I’m a member of a course that plays 5,800 yards, par 68 from the back tees. The following tees are generally not more than 100 metres from the previous green. I carry my bag and I get around in 3 hours or so. This course was designed by Alister MacKenzie in 1926 and it still remains an excellent challenge. Admittedly, the greens are sloping and trickily undulating, which does add time onto your round in windy conditions.
There are many things to be learnt from this. I think there is a move back towards the more natural golf course – every American I know really enjoys carrying his bag and playing the traditional British golf courses, but when you go to USA it’s difficult to find courses like this – many are set up for golf carts and 5 hour rounds. The same can be said for resort courses throughout the world.
Golf architects can make things move more swiftly – they could, for example, make greens flatter and place fewer bunkers. The fairways could be wider and the roughs could be reduced to a minimum. Trees and water could be designed to be in play for only the wayward shots. But, this would make golf courses dull and it would probably involve having to purchase twice as much land to get in the same number of holes.
Certainly, I think golf courses should be designed to be strategic and not penal (so many new courses are designed to be the “toughest” or the “longest”, rather than the most “thought-provoking” or the even “complimentary”. What I mean by this is creating a course that actually helps the golfers to play better than they normally would – this can be done with careful tee placement, thoughtful green design and the limited use of hazards and obstructions.
Finally, there’s always the option of making the hole bigger.
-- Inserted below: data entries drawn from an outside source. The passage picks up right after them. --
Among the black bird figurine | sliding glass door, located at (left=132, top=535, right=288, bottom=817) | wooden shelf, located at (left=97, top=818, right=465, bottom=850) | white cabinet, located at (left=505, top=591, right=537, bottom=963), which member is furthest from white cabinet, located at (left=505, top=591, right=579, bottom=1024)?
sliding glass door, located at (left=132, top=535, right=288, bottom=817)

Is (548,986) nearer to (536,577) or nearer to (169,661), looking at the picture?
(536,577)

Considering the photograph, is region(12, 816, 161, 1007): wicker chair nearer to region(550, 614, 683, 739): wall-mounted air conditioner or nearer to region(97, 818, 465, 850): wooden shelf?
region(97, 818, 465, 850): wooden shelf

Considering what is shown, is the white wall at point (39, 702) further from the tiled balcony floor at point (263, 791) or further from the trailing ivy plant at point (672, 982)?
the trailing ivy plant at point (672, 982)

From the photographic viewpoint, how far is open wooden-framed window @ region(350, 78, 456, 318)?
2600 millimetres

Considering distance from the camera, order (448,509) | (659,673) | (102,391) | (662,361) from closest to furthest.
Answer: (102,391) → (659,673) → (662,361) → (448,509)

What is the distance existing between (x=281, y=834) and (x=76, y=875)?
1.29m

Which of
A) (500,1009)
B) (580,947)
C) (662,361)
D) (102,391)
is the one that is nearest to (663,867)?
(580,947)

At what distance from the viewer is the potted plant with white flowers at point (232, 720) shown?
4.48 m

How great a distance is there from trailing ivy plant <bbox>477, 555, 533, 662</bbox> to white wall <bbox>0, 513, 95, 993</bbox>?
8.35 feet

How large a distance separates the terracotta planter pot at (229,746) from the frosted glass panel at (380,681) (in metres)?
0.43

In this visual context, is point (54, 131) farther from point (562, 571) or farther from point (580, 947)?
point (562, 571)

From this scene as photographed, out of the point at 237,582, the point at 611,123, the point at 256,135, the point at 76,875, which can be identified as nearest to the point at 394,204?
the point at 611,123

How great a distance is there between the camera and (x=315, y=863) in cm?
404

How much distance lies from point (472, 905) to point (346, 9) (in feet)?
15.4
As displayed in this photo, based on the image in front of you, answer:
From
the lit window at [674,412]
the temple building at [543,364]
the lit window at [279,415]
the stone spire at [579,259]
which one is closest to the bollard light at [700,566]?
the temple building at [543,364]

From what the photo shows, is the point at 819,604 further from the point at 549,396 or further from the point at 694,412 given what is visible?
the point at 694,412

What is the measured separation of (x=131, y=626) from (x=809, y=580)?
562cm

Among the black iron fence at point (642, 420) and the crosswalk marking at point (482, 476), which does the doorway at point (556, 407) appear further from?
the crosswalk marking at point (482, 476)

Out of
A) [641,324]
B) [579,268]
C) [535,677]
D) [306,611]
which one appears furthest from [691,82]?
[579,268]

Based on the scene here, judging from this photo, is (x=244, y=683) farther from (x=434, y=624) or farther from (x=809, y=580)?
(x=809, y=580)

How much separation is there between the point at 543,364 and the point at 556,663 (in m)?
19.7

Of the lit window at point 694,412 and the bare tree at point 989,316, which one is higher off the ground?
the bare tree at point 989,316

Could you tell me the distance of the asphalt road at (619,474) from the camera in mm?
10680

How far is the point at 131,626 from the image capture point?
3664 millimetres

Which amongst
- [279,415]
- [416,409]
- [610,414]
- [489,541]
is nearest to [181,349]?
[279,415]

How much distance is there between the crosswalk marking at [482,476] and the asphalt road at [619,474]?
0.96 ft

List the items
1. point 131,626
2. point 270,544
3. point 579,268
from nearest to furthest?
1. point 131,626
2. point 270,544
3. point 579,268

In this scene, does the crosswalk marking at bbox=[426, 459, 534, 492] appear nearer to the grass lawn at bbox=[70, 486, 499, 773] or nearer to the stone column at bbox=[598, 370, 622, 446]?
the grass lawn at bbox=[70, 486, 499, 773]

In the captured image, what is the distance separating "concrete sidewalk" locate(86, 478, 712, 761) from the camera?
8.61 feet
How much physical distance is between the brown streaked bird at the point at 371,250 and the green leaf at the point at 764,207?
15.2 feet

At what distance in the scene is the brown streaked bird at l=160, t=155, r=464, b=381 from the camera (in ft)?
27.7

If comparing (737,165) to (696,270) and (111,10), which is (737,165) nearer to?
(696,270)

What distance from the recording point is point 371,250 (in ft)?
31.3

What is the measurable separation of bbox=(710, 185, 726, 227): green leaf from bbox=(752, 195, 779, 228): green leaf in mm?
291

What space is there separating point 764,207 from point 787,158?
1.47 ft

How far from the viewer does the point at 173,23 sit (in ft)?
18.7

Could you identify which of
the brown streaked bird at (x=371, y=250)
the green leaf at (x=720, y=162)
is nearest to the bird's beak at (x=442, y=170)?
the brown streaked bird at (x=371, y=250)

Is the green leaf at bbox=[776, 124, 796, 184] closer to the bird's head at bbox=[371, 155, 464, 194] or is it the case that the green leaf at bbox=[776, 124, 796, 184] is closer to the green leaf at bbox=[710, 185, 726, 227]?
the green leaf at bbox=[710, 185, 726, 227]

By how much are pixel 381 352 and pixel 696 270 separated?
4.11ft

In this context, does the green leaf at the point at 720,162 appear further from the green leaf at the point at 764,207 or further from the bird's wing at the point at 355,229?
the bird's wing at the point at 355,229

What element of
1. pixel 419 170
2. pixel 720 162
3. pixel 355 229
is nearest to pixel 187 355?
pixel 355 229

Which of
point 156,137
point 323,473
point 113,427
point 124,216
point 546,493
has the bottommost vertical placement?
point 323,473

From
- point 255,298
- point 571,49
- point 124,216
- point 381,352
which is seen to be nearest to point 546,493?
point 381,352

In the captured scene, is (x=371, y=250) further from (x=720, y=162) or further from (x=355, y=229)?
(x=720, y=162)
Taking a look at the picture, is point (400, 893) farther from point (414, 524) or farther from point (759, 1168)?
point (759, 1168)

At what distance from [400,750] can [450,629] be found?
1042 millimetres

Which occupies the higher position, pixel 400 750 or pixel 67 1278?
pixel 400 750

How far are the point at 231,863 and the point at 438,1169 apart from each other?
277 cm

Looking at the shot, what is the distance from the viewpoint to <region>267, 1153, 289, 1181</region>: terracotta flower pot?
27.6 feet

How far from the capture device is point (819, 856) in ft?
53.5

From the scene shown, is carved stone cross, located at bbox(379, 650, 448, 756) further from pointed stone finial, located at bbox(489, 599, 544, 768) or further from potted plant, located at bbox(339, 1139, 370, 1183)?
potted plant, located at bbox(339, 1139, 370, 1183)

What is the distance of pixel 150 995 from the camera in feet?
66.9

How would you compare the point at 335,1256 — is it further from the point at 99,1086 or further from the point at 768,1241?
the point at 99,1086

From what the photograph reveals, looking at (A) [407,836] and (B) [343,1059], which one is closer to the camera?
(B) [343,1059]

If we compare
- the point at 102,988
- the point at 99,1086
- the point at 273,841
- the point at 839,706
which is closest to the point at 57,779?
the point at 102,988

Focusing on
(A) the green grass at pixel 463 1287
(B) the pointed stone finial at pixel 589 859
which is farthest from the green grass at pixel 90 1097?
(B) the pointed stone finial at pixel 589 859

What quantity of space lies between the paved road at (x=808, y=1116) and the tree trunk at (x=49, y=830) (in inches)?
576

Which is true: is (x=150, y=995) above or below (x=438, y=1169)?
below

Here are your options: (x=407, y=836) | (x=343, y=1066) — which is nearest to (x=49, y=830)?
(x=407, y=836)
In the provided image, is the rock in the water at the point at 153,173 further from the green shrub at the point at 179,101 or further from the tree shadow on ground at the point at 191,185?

This would really speed up play.
5 Where are the top 3 courses you have played and why are they your favourites?
JG – I’ve always enjoyed the “man against nature” approach to golf course design and I think this is summed up by these three courses:
Morfontaine north of Paris, France – beautiful heathland course set in a private forested estate with hardly anyone playing the course – it’s got beautiful greens shaping (designed by Tom Simpson in 1927), dramatic sweeping bunkers and undulating fairways
Southerness, Dumfriesshire, Scotland – exposed links course overlooking the Solway Firth, with greens located on the edge of the links surrounded by marram grass and heather – a classic design by Philip MacKenzie Ross in 1947
Cavendish, Derbyshire, England – moorland course with exciting undulating greens, fescue-covered fairways in the coldest town in England, but with lovely views of the Derbyshire Peak District and designed in 1926 by Alister MacKenzie and hardly changed since.
6 Who are the top 3 golf course designers you most admire, and why?
JG – having worked on numerous golf courses over the past 23 years or so in the industry, the work I admire the most is done by the folowwing three architects from the “Golden Age” of golf course architecture:
Alister MacKenzie – because we’re both from the same town – Leeds – actually I didn’t move there with my parents until I was 2 years old in 1966, but I played all my golf on the courses he designed around Leeds and the north of England – it couldn’t be possible for me not to be influenced by his work – he’s an inspirational genius, but he was given some stunning sites to work with!
Harry S Colt – because he is what made golf course architecture the profession it is today, rather than a hobby or pastime – he was the true scholar and an imaginative and innovative designer of the top courses in the world.
Willie Park Jnr – an inspirational architect and golfer, who was able to travel overseas with his talent, and still remain true to his beliefs.